Auch auf deutscher Seite schreiten die Planungen voran: so wurden in Meersburg und in Langenargen Potenzial-Analysen erstellt. Aber allen Projektierern beidseits des Sees ist klar: Billig wird es nicht. Der Bau von Seethermie-Kraftwerken ist kostspielig und eignet sich nur für Wohnviertel, Firmen, Fabriken oder Hotels in Ufernähe. Ist es jedoch einmal installiert, sind die Kosten für Unterhalt und Wartung verglichen mit konventionellen Kraftwerken klein. Zudem braucht eine solche Anlage wenig Platz und – in heutigen Zeiten ein nicht unwesentlicher Faktor – kann eine Region zumindest teilweise eine energetische Selbstständigkeit erreichen. Nach Zählung der Internationalen Gewässerschutzkommission für den Bodensee werden am Seeufer aktuell 20 meist kleinere Anlagen zur Wärme- oder Kältegewinnung genutzt, teilweise schon sehr lange. Die Universität Konstanz nutzt seit 1972 Seewasser zum Kühlen ihres Rechenzentrums. Das Kongressund Tagungszentrum Graf-Zeppelin-Haus in Friedrichshafen holt sich sowohl Wärme als auch Kälte aus dem See. Das Prinzip Seewärme-Nutzung
Von den Seethermieanlagen aus wird in einer Tiefe von 20 bis 40 Metern Wasser aus dem See gepumpt. Die Energie des vier bis zehn Grad Celsius warmen Seewassers wird über einen Wärmetauscher auf ein Kältemittel in einen separaten Kreislauf übertragen. Ohne mit diesem Kältemittel in Kontakt zu kommen, wird das Wasser anschließend wieder in den See geleitet. Die dadurch entstehende leichte Abkühlung des Sees in den Wintermonaten wird vom Institut für Seenforschung der Landesanstalt für Umwelt (LUBW) in Langenargen als positiv bewertet. So könne dem Trend zum Temperaturanstieg der Seen und dem damit einhergehenden früheren Einsetzen der thermischen Schichtung gegen Ende des Winters entgegengewirkt werden.
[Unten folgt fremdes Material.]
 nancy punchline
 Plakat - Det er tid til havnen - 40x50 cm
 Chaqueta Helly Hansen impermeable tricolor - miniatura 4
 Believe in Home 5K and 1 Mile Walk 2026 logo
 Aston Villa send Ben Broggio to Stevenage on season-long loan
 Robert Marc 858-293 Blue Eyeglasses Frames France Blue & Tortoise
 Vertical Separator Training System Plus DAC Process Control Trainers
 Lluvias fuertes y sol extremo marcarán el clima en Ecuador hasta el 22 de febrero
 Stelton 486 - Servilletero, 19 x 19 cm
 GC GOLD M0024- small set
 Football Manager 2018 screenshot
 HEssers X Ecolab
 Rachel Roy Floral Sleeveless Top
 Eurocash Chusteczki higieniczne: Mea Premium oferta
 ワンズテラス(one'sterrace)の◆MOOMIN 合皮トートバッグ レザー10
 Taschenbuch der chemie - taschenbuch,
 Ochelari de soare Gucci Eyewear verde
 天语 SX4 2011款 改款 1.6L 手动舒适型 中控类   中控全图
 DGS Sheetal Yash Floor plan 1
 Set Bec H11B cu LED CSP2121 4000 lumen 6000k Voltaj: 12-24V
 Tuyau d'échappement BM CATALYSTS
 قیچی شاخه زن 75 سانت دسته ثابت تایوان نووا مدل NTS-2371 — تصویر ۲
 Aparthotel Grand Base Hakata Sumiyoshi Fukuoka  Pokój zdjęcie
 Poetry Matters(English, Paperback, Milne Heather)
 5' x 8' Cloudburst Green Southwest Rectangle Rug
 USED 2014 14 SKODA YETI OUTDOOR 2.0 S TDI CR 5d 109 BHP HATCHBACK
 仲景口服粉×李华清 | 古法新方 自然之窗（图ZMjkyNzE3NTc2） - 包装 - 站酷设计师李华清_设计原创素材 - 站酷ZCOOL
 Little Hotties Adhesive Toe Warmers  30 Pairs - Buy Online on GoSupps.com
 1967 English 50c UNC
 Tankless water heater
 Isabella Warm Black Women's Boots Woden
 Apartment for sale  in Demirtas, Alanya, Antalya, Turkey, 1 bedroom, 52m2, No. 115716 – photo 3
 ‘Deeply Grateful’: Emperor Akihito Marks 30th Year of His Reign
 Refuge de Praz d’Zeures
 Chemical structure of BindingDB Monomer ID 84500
Auch im Sommer wäre trotz der leicht steigenden Wassertemperaturen die Nutzung von Seewasser ohne negative Auswirkungen auf das Ökosystem möglich, wenn strenge Vorgaben eingehalten werden.
Nachdem die Seewärme im Wärmetauscher an das Kühlmittel abgeben wurde, zirkuliert dieses in einem geschlossenen Kreislauf. Beim Durchlaufen eines Kompressors erhöht sich die Temperatur des Kühlmittels weiter. In einem zweiten Wärmetauscher gibt das Kühlmittel die Wärmeenergie an das Heiz- und Brauchwarmwasser ab, kann dort nach Wunsch erhitzt werden und an die angeschlossenen Haushalte weitergeleitet werden. Im Sommer erfolgt dieselbe Systematik, nur umgekehrt, zur Kühlung der Häuser. Die für die Wärmetauscher benötigte nicht unerhebliche Strommenge könnte aus der Region „grün “ zur Verfügung gestellt werden – zum Beispiel aus den Wasserkraftanlagen der Vorarlberger Illwerke.
Die technischen Voraussetzungen sind klar, die ökologischen Belange zum größten Teil ausgelotet. Auch die Pläne sind ausgearbeitet. Es fehlt der nur kleine Schritt zur Umsetzung, der ein großer sein könnte für den Wirtschaftsstandort Bodensee.